* Prompt *
Please lay out the lines in the entries below as a Markdown table with the columns Row and Line, starting at the line that contains "How far from the photographer's" and ending at the line that contains "7363 millimetres". Number each row and leave out blank lines.
+++ Dataset extract +++
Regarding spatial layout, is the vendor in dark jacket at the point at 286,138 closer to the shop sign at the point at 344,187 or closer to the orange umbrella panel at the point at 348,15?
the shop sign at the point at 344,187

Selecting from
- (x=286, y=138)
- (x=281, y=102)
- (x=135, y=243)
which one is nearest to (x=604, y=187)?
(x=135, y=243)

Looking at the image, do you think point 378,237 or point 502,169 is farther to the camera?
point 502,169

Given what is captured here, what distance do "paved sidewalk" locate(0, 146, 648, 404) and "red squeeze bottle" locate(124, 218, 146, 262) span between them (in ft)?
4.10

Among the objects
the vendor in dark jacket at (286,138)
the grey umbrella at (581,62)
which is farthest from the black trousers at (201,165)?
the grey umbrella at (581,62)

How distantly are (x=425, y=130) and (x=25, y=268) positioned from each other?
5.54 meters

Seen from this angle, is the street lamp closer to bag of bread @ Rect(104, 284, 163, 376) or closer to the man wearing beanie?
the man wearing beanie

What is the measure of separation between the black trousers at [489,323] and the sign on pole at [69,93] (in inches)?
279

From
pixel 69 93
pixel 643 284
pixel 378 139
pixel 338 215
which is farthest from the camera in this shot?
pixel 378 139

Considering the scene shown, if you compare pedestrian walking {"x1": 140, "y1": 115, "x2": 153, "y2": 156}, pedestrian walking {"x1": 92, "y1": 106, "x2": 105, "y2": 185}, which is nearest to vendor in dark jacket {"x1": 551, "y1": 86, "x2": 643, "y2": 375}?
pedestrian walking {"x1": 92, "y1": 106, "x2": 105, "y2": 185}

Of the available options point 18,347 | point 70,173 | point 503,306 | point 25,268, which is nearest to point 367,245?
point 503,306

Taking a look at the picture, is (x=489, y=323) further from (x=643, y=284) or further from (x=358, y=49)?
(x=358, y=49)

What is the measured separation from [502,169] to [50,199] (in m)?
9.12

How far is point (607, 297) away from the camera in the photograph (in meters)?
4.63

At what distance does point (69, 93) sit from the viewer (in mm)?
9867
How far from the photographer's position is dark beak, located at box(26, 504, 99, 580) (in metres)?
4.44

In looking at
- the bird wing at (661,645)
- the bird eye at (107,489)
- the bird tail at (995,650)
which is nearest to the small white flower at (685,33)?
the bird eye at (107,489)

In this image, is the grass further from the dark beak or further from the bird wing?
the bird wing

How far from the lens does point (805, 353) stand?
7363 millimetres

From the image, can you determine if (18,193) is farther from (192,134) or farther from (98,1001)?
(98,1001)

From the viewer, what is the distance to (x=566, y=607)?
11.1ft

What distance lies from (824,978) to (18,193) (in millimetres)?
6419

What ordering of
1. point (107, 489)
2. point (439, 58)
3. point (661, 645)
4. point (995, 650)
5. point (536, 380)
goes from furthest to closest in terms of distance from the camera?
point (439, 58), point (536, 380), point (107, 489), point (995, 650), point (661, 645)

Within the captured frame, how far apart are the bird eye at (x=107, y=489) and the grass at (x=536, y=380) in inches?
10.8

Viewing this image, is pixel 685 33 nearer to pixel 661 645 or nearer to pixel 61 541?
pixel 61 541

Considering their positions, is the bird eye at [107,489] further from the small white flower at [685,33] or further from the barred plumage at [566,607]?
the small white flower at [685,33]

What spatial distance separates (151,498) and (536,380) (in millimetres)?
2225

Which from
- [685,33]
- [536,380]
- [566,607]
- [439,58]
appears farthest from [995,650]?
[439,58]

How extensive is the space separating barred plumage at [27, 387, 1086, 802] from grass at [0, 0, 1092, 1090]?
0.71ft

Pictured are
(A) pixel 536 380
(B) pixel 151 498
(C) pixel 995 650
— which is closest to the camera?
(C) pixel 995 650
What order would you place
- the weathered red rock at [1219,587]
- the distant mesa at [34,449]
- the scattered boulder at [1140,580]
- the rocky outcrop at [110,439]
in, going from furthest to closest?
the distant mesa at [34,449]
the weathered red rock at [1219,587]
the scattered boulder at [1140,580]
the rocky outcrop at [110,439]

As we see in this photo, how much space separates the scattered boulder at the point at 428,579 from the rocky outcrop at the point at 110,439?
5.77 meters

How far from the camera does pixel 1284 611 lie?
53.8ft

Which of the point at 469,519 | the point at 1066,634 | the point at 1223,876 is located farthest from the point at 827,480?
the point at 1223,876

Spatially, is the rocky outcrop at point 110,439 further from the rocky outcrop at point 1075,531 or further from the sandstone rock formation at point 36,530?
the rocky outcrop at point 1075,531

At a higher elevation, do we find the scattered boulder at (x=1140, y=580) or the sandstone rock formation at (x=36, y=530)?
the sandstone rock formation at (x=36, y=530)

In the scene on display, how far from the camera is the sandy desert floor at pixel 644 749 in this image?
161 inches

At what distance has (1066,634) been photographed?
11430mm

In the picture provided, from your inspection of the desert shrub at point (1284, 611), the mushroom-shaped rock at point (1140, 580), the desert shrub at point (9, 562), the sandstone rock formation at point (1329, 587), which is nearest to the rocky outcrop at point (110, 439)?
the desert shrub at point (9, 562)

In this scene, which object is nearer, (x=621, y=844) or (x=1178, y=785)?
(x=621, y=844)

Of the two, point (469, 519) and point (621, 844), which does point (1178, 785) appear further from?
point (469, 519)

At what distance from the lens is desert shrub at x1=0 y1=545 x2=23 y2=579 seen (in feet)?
+++
* Reply *
| Row | Line |
|---|---|
| 1 | How far from the photographer's position is dark beak, located at box(26, 504, 99, 580) (in metres)? |
| 2 | 4.44 |
| 3 | In looking at |
| 4 | - the bird wing at (661,645) |
| 5 | - the bird eye at (107,489) |
| 6 | - the bird tail at (995,650) |
| 7 | which is nearest to the small white flower at (685,33)? |
| 8 | the bird eye at (107,489) |
| 9 | In this image, is the grass further from the dark beak or further from the bird wing? |
| 10 | the bird wing |
| 11 | How far from the lens does point (805, 353) stand? |
| 12 | 7363 millimetres |